The JI operatives trained in Afghanistan and met Osama bin Laden.

The head of the cell also received instructions on the use of shoe bombs from Briton Richard Reid, who in December 2001 tried to blow up an airliner with explosives planted in his shoes.

But the plan was thwarted early in 2002 when a key al-Qa'ida operative was arrested in Southeast Asia. In the subsequent debriefings of this operative, enough information was gleaned to round up the terrorists involved in the plot.

The Bush administration has not revealed the name of this al-Qa'ida operative. But The Weekend Australian has confirmed Mr Bush was almost certainly referring to Zaini Zakaria, a Malaysian recruited by Hambali and sent for pilot training by Mohammed. Zakaria was one of several Malaysians recruited to form a suicide cell for al-Qa'ida, and it is understood he and the others met bin Laden.

Zakaria, who is mentioned in the 9/11 Commission report, was key to the second wave operation against the US planned by Mohammed. The Library Tower attack was planned to follow the September 11 attacks.

Ken Conboy, whose book The Second Front is largely about Hambali, said revelations of the Library Tower plot came from several sources. "They knew about the plot well before Hambali was captured (in Thailand in 2003)," he said.

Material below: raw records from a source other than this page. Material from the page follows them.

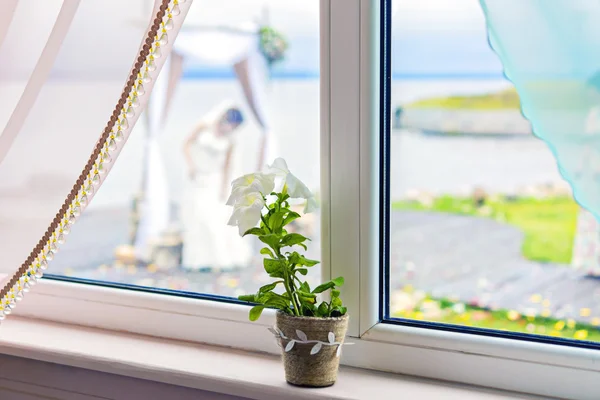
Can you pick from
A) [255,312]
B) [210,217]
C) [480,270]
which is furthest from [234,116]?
[480,270]

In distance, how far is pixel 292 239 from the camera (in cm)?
112

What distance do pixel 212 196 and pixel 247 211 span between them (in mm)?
346

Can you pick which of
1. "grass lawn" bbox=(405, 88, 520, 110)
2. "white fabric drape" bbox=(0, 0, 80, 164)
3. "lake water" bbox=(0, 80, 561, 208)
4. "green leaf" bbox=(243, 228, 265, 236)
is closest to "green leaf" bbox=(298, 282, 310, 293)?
"green leaf" bbox=(243, 228, 265, 236)

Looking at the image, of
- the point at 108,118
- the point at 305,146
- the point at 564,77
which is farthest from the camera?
the point at 305,146

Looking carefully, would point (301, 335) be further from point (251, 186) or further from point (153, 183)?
point (153, 183)

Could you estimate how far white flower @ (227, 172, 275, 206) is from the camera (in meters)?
1.10

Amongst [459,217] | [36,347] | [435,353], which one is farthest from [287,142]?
[36,347]

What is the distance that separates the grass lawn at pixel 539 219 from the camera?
1.10m

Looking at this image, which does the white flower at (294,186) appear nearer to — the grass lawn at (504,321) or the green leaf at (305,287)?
the green leaf at (305,287)

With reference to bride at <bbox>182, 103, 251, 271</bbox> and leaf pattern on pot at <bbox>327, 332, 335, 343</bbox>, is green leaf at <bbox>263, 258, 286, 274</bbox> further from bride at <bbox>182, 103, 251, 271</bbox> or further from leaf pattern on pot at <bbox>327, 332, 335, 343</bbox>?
bride at <bbox>182, 103, 251, 271</bbox>

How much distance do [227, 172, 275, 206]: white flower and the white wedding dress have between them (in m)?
0.27

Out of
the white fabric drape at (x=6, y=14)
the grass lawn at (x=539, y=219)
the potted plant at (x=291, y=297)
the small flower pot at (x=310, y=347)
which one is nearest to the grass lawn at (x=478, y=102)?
the grass lawn at (x=539, y=219)

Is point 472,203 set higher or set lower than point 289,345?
higher

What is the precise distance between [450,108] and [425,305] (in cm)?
32
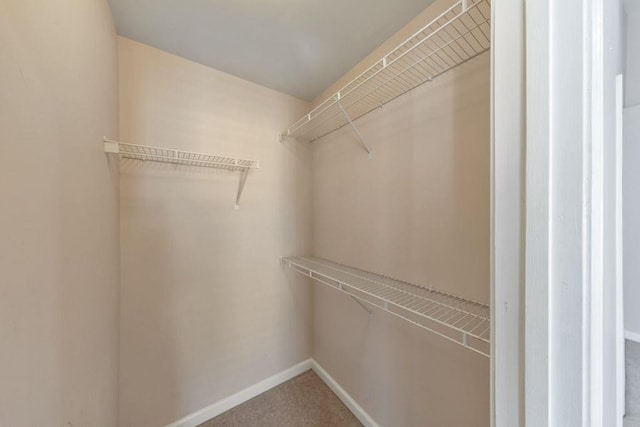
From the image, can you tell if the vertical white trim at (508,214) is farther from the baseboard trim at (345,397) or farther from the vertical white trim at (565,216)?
the baseboard trim at (345,397)

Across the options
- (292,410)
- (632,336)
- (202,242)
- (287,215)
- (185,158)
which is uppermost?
(185,158)

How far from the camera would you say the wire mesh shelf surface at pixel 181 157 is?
1148 mm

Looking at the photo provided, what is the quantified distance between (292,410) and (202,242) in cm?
122

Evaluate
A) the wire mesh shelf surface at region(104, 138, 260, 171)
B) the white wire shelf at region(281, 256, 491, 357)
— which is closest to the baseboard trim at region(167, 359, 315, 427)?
the white wire shelf at region(281, 256, 491, 357)

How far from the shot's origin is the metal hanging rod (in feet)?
3.74

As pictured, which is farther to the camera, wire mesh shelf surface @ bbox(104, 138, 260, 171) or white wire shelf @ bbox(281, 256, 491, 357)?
wire mesh shelf surface @ bbox(104, 138, 260, 171)

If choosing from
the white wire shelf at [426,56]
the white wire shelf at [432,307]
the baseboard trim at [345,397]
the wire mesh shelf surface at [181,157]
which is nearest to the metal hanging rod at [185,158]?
the wire mesh shelf surface at [181,157]

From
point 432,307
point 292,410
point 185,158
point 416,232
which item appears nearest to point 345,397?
point 292,410

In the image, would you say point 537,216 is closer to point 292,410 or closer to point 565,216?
point 565,216

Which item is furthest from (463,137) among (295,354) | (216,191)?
(295,354)

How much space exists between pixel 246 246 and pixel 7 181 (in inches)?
47.2

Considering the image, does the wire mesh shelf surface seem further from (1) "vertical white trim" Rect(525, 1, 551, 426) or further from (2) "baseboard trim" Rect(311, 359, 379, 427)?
(2) "baseboard trim" Rect(311, 359, 379, 427)

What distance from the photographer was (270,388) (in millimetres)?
1622

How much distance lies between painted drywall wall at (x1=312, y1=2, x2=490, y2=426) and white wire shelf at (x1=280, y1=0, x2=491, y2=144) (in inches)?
2.0
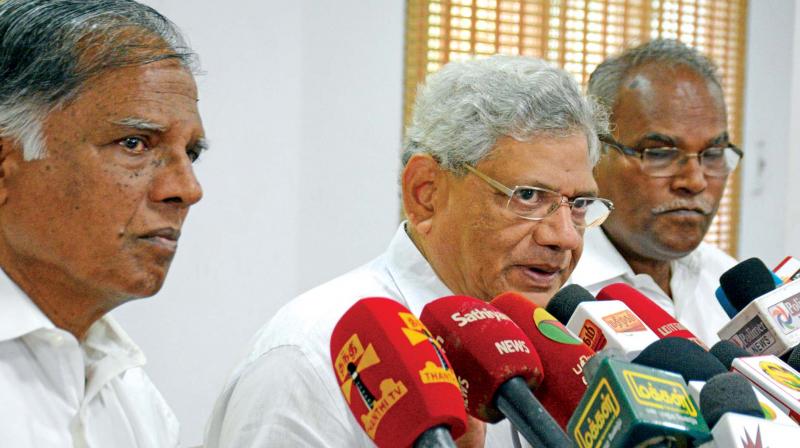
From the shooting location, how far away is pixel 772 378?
0.91 meters

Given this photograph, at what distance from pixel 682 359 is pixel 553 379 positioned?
16 cm

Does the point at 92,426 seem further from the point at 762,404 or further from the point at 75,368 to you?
the point at 762,404

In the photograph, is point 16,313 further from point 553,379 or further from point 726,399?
point 726,399

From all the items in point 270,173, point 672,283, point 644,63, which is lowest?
point 672,283

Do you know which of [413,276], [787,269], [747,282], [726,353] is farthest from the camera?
[787,269]

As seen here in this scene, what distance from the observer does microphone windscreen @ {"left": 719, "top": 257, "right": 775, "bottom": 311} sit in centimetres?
146

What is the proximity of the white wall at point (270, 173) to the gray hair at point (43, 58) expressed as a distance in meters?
1.66

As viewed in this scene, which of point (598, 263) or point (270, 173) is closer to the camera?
point (598, 263)

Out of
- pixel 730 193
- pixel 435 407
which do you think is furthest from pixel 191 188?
pixel 730 193

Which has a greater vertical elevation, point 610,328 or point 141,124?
point 141,124

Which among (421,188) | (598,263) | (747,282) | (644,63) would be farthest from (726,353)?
(644,63)

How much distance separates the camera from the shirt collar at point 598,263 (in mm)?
2203

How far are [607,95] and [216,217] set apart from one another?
134 centimetres

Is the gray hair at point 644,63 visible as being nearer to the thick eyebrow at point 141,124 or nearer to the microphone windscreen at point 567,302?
the microphone windscreen at point 567,302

Conboy said the Library Tower plans were underway before September 11. "The first people got wind of it in late 2001. By spring the next year, the Indonesians were looking into it. It was corroborated when they got Mohammed."

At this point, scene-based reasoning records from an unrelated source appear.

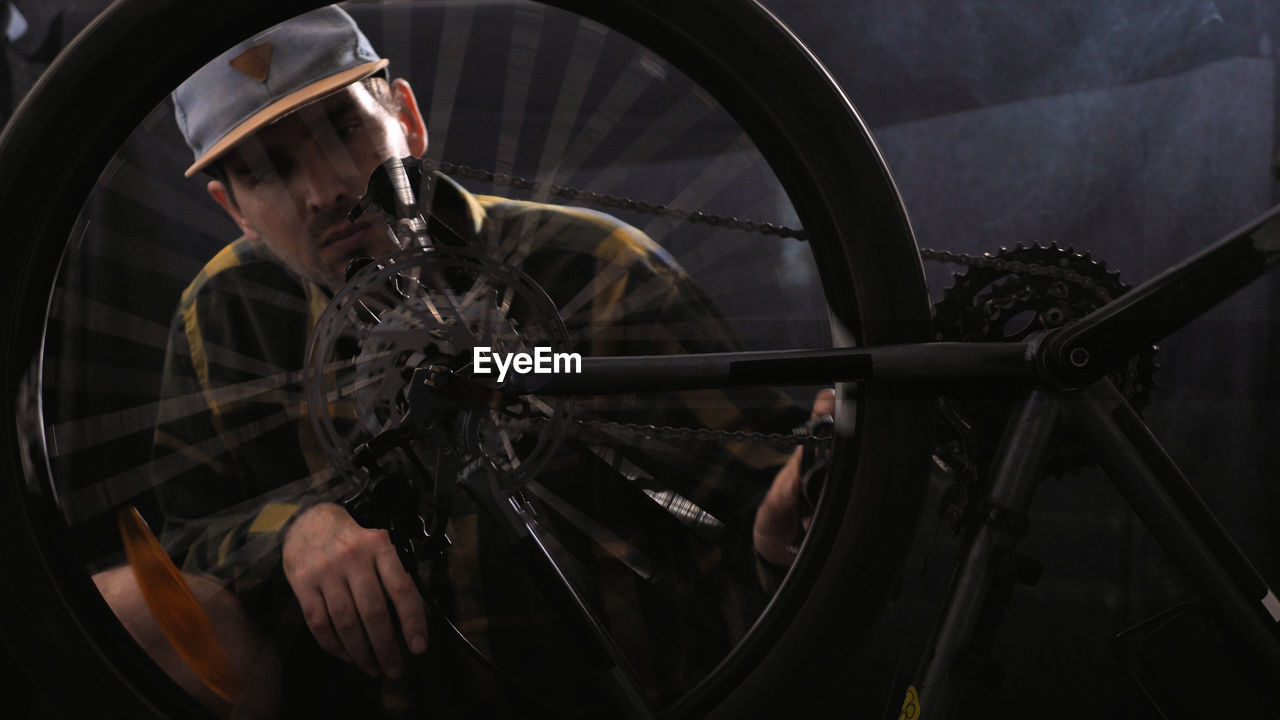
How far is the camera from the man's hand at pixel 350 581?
A: 624 mm

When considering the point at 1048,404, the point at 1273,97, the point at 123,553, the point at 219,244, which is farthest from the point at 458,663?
the point at 1273,97

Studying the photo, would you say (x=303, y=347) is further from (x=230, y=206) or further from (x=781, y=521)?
(x=781, y=521)

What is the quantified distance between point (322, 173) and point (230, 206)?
0.10 metres

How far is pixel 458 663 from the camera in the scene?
0.71 metres

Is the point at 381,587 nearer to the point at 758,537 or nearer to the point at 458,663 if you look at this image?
the point at 458,663

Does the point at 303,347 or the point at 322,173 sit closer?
the point at 322,173

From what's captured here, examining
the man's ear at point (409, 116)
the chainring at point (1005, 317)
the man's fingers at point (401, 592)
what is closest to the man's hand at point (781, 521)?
the chainring at point (1005, 317)

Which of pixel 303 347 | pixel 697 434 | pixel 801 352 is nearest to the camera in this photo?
pixel 801 352

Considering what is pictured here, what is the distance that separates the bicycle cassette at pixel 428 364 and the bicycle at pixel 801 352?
6 cm

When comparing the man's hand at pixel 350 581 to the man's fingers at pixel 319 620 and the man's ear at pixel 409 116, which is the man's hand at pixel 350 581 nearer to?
the man's fingers at pixel 319 620

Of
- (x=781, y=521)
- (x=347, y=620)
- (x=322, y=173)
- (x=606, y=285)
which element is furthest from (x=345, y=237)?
(x=781, y=521)

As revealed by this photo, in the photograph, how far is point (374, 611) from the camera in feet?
2.05

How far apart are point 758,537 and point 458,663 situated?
285 millimetres

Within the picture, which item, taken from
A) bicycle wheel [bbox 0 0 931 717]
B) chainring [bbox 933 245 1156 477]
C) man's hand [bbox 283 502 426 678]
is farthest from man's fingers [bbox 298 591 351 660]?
chainring [bbox 933 245 1156 477]
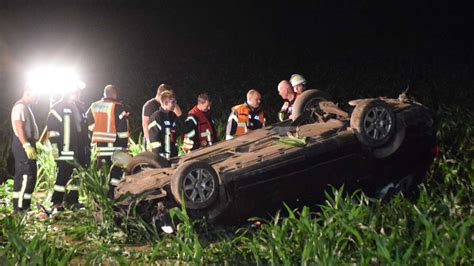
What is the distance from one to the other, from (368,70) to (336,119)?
1422cm

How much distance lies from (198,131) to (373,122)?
2.92 metres

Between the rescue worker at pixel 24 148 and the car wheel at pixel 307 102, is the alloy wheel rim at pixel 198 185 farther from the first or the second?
the rescue worker at pixel 24 148

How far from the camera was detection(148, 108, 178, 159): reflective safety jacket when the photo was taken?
30.2ft

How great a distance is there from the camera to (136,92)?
2036 centimetres

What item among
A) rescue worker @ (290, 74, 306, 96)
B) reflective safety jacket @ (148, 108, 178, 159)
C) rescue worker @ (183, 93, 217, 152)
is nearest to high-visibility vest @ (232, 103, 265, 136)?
rescue worker @ (183, 93, 217, 152)

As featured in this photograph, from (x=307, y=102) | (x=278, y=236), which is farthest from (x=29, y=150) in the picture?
(x=278, y=236)

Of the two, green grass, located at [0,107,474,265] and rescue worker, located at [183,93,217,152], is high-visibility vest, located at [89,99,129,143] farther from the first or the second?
green grass, located at [0,107,474,265]

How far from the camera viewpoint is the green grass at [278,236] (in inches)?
211

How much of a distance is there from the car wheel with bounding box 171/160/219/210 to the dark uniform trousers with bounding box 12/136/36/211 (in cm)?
296

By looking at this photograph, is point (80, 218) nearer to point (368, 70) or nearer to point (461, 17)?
point (368, 70)

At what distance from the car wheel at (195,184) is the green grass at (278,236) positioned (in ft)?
0.69

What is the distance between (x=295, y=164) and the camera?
22.9 ft

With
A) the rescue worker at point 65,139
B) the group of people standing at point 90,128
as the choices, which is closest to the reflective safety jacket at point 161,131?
the group of people standing at point 90,128

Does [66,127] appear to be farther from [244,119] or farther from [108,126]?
[244,119]
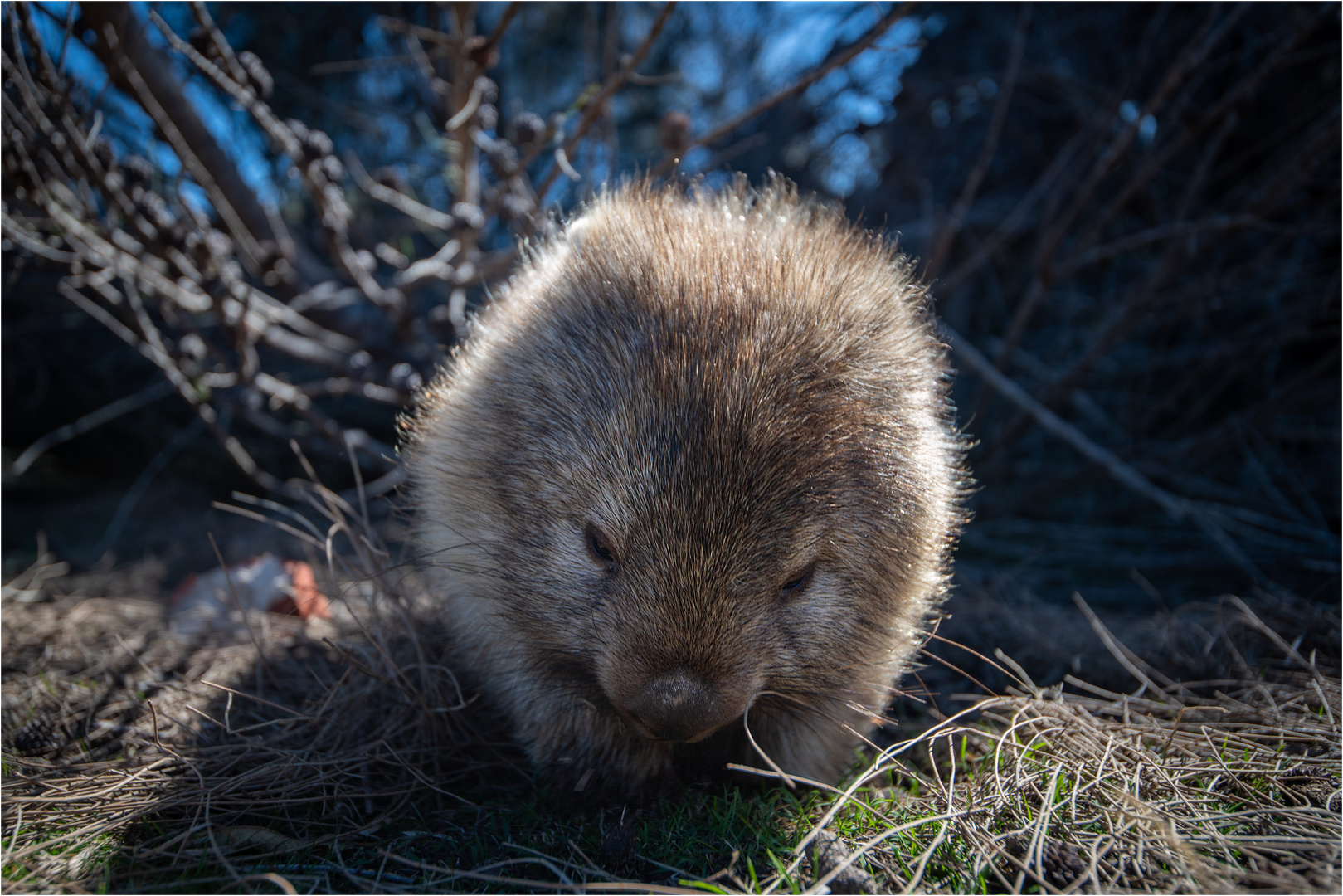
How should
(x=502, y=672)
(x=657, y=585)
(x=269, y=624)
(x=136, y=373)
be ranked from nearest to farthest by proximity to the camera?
(x=657, y=585), (x=502, y=672), (x=269, y=624), (x=136, y=373)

Zakaria is now in detention in Malaysia. Two of the other Malaysian suicide cell recruits, Bashir bin Lap, known as Lillie, and Mohammed Farik bin Amin, known as Zubair, were arrested in Thailand with Hambali. Hambali is in US custody, in an undisclosed location, possibly Jordan.
Posted by:Dan Darling

#1  I wonder if credit for the capture of Hamball will be properly given to the Thais in the book. It certainly wasn't in this piece.